- [INFORMATION SHOWN]
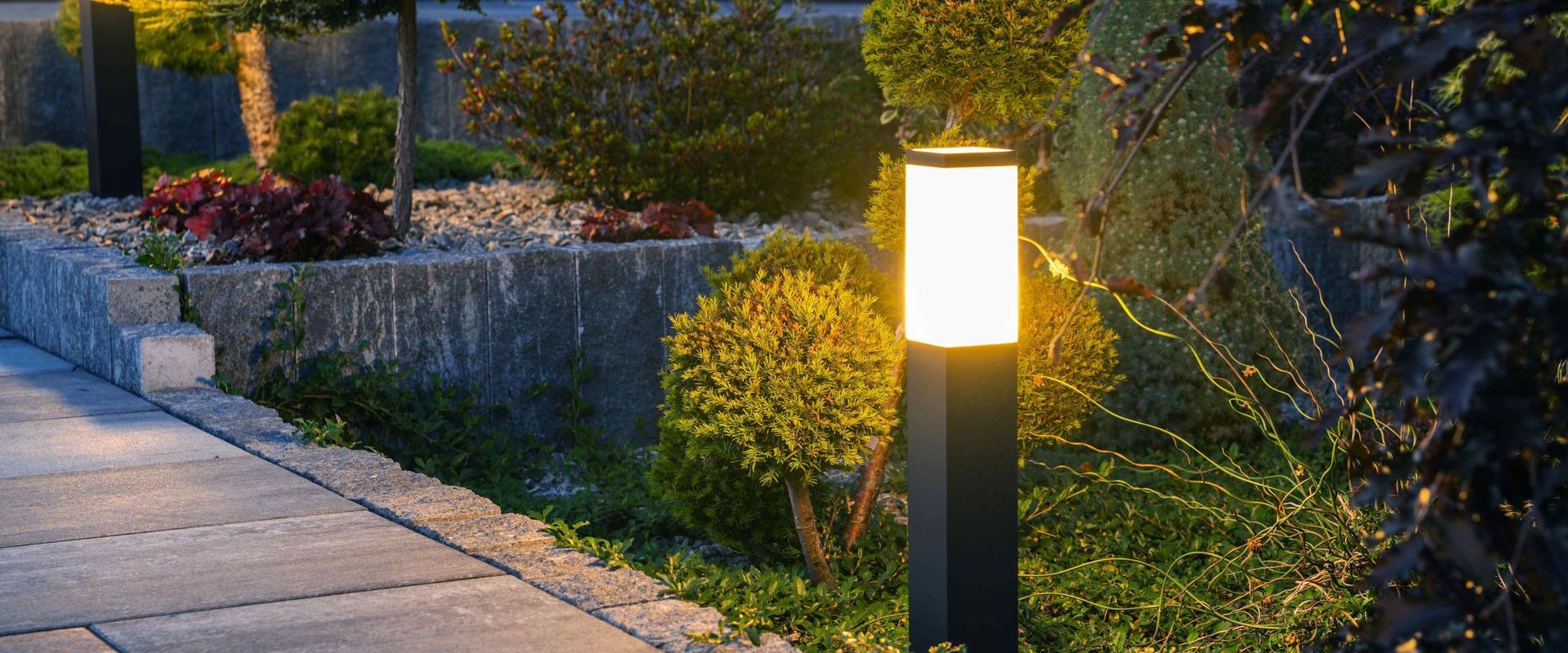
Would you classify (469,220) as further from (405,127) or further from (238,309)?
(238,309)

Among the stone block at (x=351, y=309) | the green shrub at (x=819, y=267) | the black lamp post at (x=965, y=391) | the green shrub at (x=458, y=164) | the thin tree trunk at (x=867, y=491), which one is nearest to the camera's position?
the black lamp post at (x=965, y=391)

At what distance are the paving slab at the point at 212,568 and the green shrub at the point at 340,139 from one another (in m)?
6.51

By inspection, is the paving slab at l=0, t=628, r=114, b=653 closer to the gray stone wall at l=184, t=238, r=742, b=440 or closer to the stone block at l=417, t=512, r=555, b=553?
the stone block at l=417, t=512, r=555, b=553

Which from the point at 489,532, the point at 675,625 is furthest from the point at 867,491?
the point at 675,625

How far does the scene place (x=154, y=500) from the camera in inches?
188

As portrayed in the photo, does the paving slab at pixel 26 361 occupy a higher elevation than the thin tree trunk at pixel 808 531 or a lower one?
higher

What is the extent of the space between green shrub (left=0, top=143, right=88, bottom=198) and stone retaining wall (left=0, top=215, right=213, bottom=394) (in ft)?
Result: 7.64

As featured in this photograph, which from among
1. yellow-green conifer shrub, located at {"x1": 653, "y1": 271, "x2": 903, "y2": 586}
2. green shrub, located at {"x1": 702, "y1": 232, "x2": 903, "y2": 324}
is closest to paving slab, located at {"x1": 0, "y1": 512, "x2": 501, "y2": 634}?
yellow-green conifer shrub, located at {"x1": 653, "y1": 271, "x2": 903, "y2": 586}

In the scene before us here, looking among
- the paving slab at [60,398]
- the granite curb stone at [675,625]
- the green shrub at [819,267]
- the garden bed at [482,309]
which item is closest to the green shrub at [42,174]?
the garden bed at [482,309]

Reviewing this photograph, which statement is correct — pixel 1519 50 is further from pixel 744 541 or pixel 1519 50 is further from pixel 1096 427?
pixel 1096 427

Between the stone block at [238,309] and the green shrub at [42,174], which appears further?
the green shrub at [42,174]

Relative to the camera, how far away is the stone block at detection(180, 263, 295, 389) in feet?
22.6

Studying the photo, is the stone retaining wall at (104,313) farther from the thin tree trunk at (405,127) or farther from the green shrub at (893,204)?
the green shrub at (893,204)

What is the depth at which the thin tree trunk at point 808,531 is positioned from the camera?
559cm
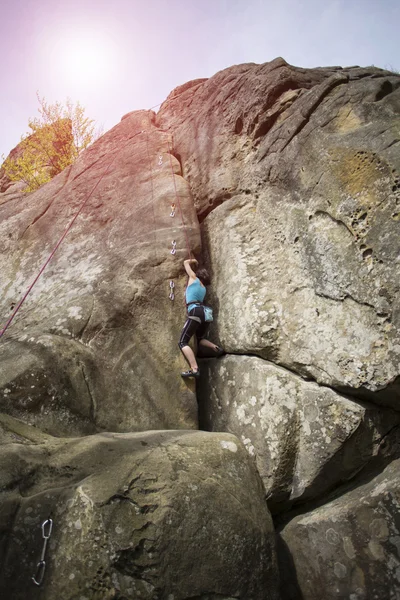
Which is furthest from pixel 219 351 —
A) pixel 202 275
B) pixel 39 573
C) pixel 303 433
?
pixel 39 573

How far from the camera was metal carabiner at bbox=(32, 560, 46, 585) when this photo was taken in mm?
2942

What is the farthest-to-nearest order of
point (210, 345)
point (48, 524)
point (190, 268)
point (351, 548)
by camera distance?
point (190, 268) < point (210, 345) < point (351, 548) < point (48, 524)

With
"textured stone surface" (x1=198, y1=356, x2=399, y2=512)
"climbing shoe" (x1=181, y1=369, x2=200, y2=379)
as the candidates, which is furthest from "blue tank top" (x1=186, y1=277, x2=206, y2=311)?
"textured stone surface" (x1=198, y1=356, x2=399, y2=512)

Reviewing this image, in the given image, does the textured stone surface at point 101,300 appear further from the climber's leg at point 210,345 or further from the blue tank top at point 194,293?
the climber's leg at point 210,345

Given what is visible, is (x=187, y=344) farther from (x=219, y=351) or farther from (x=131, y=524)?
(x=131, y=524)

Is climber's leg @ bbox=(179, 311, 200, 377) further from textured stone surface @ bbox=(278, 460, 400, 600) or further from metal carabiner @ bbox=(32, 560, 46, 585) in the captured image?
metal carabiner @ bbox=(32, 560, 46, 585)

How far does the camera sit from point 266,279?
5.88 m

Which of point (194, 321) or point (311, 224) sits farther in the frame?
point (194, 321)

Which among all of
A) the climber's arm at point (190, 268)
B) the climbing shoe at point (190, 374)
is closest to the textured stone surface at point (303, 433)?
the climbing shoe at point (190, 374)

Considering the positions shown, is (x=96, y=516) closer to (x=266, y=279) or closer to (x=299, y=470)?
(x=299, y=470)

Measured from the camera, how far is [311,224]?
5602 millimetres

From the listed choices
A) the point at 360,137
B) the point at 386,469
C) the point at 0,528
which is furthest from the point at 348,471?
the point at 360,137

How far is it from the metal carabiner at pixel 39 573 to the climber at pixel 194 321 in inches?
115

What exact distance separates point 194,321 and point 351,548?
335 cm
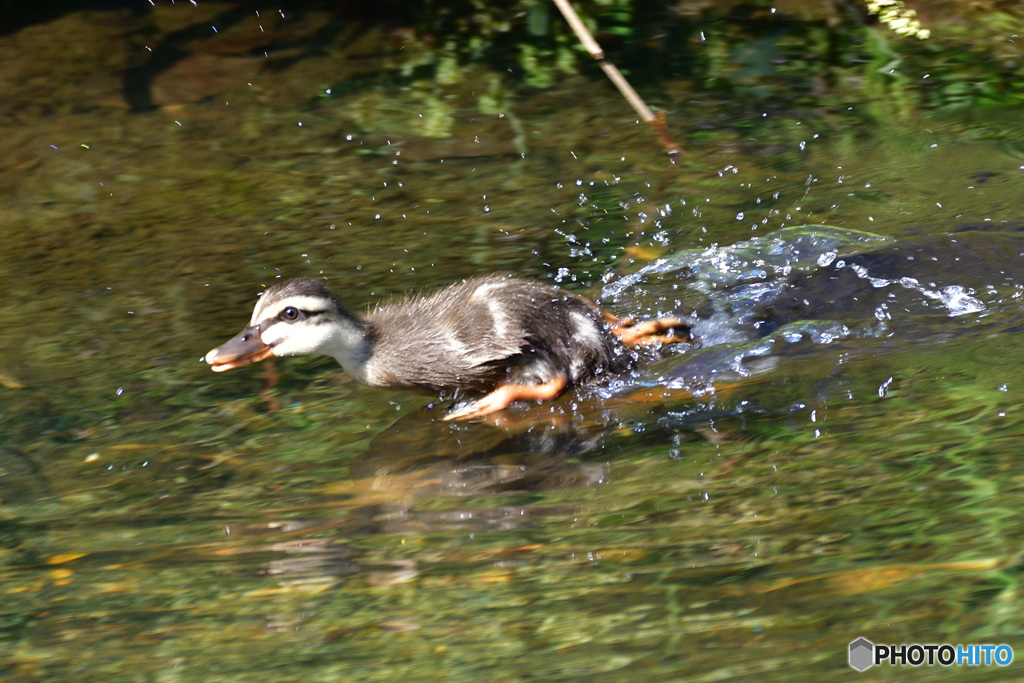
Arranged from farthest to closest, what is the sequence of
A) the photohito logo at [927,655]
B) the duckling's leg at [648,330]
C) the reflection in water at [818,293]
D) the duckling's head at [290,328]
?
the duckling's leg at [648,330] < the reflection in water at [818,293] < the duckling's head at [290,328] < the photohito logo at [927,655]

- [TASK GOAL]
Rewrite the material in the stretch from the line containing "Which among all of" through the line containing "5602 millimetres" as a two-column CSV with the header input,output. Each row should hold one item's text and its answer, each in a single quoted field with line breaks replaced by spaces.

- [EXERCISE RESPONSE]
input,output
"Which among all of A) the climber's arm at point (190, 268) B) the climbing shoe at point (190, 374) is closest to the textured stone surface at point (303, 433)?","the climbing shoe at point (190, 374)"
"Considering the positions shown, is (x=96, y=516) closer to (x=266, y=279) or closer to (x=299, y=470)?","(x=299, y=470)"
"Measured from the camera, how far is [311,224]?","5602 millimetres"